NATIONAL BUREAU OF ECONOMIC RESEARCH
NATIONAL BUREAU OF ECONOMIC RESEARCH

"Asia-Pacific Capital Markets: Measurement of Integration and the Implications for Economic Activity"

Menzie Chinn, Michael Dooley

NBER Working Paper No. 5280*
Issued in September 1995
NBER Program(s):   IFM

The apparent success of several East Asian countries in sterilizing capital inflows seems to contradict findings of high capital mobility. This paper argues that empirical studies examining money market rates may be misleading, since most lending is mediated through domestic banking systems.

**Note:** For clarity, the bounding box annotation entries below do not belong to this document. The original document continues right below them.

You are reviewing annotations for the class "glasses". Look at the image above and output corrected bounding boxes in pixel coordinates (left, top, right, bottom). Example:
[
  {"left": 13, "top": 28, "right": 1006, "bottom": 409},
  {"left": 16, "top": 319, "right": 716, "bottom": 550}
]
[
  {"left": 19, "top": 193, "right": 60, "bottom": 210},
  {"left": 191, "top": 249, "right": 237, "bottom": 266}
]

In developing countries with repressed domestic financial markets bank deposit yields might be closely tied to international interest rates but bank loan rates might be more independent. A simple open-economy macro model incorporating bank credit is used to motivate alternative tests of financial market integration. Capital inflows are found to affect bank lending in cases where deposit and loan markets are integrated with world markets and hence sterilization is not effective. In cases where loan rates are more independent sterilization seems to be more effective. Next, we examine the effect of bank lending on economic activity. The data suggest that the link between bank credit and investment is important in countries with isolated bank loan markets.

*Published: Ito and Krueger, Multilateralism versus Regional Trading Arrangements Chicago: Chicago University Press for NBER, 1997, pp. 169-196.